After last night's Dolphins-Patriots opening game in Miami and remembering what happened last year, particularly the Dolphins' inability to win at home, two things should be obvious. One, Miami is overrated and the other is their problems are not at the coaching level.
It's well known that head coach Tony Sparano may be fired during or at the end of the season if the team does not meet expectations. After last year and now this first game, it should be apparent that expectations for the Dolphins are not realistic.
It is clear after last night's game, that battles against the Patriots and Jets and probably against other contending teams, are not games between contenders, but mismatches.
For most of the night the Dolphins played catch-up. They hung in the game until Wes Welker's record-tying 99 yard touchdown, which sent most of the fans to the exits.
Coaching can be blamed or praised for winning and losing, but after the repeated defeats of last year and now this first game, the verdict should be in and that is this team is just not good enough.
The coach can be blamed if he doesn't prepare the team properly to play, but that's not the problem now.
What is the matter with the Miami Dolphins?
The longer the game lasted, the more of a mismatch it became.
This team is overrated and the game is a mismatch when your starting quarterback has a career game of throwing for over 400 yards, and he still is completely overshadowed by his opponent and the team badly beaten.
This team is overrated and the game is a mismatch when the defense, supposedly the "strength" of the team looks like it can't stop anything and gives up nearly 40 points at home.
Much of the reasons for the high, unrealistic expectations came from the ease from which the Dolphins rose from doormat to division winner in one season.
That year, Patriot quarterback, Tom Brady was injured or still recovering from injury, and the Jets were still rebuilding. Everything that could go right for the Dolphins that season did.
But after last year and this first game, it is obvious that both the Patriots and Jets have better personnel and more depth to withstand injuries.

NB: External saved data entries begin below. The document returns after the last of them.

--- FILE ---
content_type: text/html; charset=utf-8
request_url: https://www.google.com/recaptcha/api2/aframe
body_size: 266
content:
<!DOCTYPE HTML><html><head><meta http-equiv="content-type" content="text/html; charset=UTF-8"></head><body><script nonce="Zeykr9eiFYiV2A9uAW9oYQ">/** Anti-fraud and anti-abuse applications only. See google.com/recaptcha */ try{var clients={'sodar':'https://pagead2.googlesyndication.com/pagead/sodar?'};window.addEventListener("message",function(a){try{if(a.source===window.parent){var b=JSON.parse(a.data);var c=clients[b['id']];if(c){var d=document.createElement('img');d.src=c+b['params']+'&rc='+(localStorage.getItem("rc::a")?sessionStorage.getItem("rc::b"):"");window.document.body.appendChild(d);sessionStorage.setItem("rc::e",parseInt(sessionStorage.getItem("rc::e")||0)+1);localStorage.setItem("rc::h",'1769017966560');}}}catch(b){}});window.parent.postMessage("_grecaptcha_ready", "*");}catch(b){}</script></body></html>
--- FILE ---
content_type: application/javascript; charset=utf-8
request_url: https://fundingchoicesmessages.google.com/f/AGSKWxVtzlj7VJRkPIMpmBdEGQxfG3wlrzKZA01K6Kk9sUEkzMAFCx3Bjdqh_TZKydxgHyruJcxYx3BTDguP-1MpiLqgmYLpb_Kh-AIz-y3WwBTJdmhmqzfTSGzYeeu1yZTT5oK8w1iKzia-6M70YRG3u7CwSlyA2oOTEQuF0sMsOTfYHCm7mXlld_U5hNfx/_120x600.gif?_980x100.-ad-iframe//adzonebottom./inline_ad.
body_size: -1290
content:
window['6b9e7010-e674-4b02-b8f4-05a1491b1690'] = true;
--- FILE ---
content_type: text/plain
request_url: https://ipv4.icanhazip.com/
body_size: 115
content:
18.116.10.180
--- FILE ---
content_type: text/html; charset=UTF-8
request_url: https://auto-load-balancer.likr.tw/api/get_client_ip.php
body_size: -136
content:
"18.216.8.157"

Instead of panicking, what is needed right now is a clear reassessment and an evaluation about which players can carry the team upward in the future and which areas need upgrading.
This team is probably somewhere in the middle of the pack, not near the top.
The team may eventually decide to fire Sparano and clean out the coaching staff.
However, the real problem is the old cliche: you can't make chicken soup from chicken feathers.